Data on spatial reasoning questions
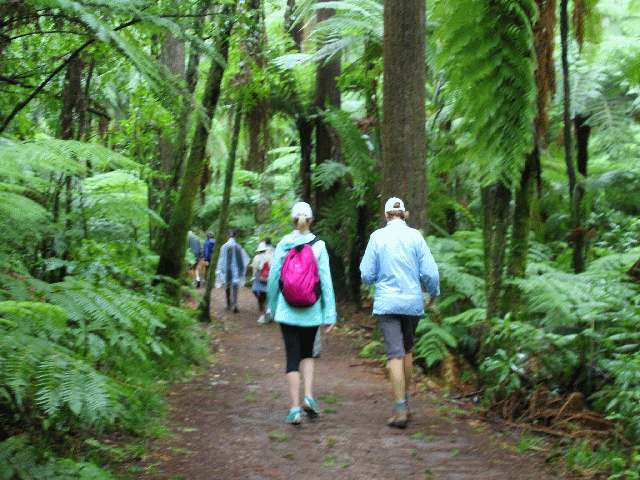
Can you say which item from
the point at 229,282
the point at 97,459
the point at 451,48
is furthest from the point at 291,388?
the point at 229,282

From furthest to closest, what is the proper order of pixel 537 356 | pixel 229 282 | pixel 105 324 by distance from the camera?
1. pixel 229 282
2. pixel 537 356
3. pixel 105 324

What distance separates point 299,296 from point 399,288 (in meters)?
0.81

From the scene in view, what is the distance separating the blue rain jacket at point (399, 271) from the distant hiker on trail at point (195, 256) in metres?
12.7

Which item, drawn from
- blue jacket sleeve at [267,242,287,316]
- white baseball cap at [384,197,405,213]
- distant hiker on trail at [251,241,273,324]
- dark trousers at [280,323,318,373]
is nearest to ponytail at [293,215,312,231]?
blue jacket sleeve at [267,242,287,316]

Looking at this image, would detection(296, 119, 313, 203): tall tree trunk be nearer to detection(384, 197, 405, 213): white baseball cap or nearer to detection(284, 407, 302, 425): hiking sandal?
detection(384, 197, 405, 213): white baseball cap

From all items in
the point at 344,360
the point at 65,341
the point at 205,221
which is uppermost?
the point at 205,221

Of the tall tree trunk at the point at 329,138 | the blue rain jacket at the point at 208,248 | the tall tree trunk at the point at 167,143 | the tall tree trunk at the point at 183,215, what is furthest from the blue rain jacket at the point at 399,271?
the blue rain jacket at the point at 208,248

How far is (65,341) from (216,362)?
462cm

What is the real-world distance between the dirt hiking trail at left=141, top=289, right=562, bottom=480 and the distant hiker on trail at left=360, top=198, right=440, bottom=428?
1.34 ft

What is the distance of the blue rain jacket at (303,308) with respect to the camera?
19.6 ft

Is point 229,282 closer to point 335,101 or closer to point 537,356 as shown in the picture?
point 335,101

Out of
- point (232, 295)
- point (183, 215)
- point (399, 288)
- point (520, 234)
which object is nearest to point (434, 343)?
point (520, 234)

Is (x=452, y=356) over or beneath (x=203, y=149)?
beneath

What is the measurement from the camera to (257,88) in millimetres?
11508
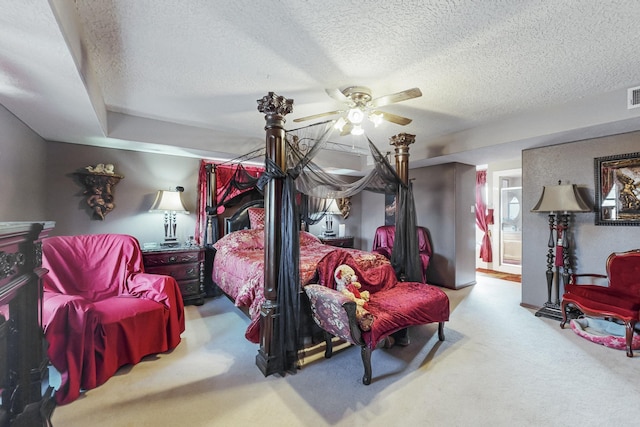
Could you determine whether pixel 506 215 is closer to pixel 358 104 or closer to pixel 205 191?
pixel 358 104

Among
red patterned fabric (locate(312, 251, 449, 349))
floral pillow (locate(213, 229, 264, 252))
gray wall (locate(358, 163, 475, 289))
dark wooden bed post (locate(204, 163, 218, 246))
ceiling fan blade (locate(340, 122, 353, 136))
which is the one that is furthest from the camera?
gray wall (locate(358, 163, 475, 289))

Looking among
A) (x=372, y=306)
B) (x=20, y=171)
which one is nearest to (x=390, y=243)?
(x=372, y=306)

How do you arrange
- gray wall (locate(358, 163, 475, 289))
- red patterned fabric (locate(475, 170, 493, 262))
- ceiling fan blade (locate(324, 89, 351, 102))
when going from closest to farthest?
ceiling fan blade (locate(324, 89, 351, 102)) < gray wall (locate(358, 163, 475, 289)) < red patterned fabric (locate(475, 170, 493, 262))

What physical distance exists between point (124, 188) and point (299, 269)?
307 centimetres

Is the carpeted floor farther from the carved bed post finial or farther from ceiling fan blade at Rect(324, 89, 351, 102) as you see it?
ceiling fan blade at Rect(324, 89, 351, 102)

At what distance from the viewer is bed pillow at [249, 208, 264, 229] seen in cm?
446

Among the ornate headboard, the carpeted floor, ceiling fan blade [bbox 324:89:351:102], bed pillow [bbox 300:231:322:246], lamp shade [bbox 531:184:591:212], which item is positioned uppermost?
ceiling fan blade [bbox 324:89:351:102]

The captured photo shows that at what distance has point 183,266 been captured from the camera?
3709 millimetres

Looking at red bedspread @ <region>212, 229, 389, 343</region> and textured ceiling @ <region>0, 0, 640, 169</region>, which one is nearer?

Work to complete: Copy the data above word for word, leaving out the pictures.

Task answer:
Can you say which item from
the point at 229,282
the point at 97,459
the point at 451,48
is furthest from the point at 291,388?
the point at 229,282

From furthest to closest, what is the proper order of pixel 537 356 | pixel 229 282 | pixel 105 324 by distance from the camera?
1. pixel 229 282
2. pixel 537 356
3. pixel 105 324

What distance separates point 299,296 from point 399,288 (in meters)?
0.81

From the scene in view, what is the distance separating the blue rain jacket at point (399, 271) from the distant hiker on trail at point (195, 256) in metres?
12.7

Which item, drawn from
- blue jacket sleeve at [267,242,287,316]
- white baseball cap at [384,197,405,213]
- distant hiker on trail at [251,241,273,324]
- dark trousers at [280,323,318,373]
is nearest to ponytail at [293,215,312,231]?
blue jacket sleeve at [267,242,287,316]

Looking at this image, would detection(296, 119, 313, 203): tall tree trunk be nearer to detection(384, 197, 405, 213): white baseball cap or nearer to detection(284, 407, 302, 425): hiking sandal?
detection(384, 197, 405, 213): white baseball cap

From all items in
the point at 344,360
the point at 65,341
the point at 205,221
which is uppermost?
the point at 205,221

Of the tall tree trunk at the point at 329,138 | the blue rain jacket at the point at 208,248 | the tall tree trunk at the point at 167,143 | the tall tree trunk at the point at 183,215, what is furthest from the blue rain jacket at the point at 399,271?
the blue rain jacket at the point at 208,248

How far is (65,341) from (216,362)?
462cm

What is the real-world distance between the dirt hiking trail at left=141, top=289, right=562, bottom=480 and the distant hiker on trail at left=360, top=198, right=440, bottom=428?
1.34 ft

What is the distance of the blue rain jacket at (303,308) with respect to the camera?
19.6 ft

Is point 229,282 closer to point 335,101 or closer to point 537,356 as shown in the picture?
point 335,101

Out of
- point (232, 295)
- point (183, 215)
- point (399, 288)
- point (520, 234)
which object is nearest to point (434, 343)?
point (520, 234)

Is (x=452, y=356) over or beneath (x=203, y=149)?
beneath

What is the measurement from the camera to (257,88) in millimetres?
11508
Could you determine whether pixel 506 215 is closer to pixel 358 104 or closer to pixel 205 191?
pixel 358 104

Among
red patterned fabric (locate(312, 251, 449, 349))
floral pillow (locate(213, 229, 264, 252))
gray wall (locate(358, 163, 475, 289))
dark wooden bed post (locate(204, 163, 218, 246))
ceiling fan blade (locate(340, 122, 353, 136))
which is the one that is furthest from the camera?
gray wall (locate(358, 163, 475, 289))

Looking among
A) (x=372, y=306)
B) (x=20, y=171)
which one is nearest to (x=390, y=243)?
(x=372, y=306)

How do you arrange
- gray wall (locate(358, 163, 475, 289))
- red patterned fabric (locate(475, 170, 493, 262))
- ceiling fan blade (locate(324, 89, 351, 102))
when going from closest to farthest?
ceiling fan blade (locate(324, 89, 351, 102)) < gray wall (locate(358, 163, 475, 289)) < red patterned fabric (locate(475, 170, 493, 262))

What physical distance exists between point (124, 188) and point (299, 269)?
307 centimetres

Is the carpeted floor farther from the carved bed post finial or farther from ceiling fan blade at Rect(324, 89, 351, 102) as you see it?
ceiling fan blade at Rect(324, 89, 351, 102)

At what distance from the viewer is bed pillow at [249, 208, 264, 229] seen in cm?
446

Among the ornate headboard, the carpeted floor, ceiling fan blade [bbox 324:89:351:102], bed pillow [bbox 300:231:322:246], lamp shade [bbox 531:184:591:212], which item is positioned uppermost?
ceiling fan blade [bbox 324:89:351:102]

The captured photo shows that at what distance has point 183,266 been captured from the camera?
3709 millimetres

Looking at red bedspread @ <region>212, 229, 389, 343</region> and textured ceiling @ <region>0, 0, 640, 169</region>, which one is nearer?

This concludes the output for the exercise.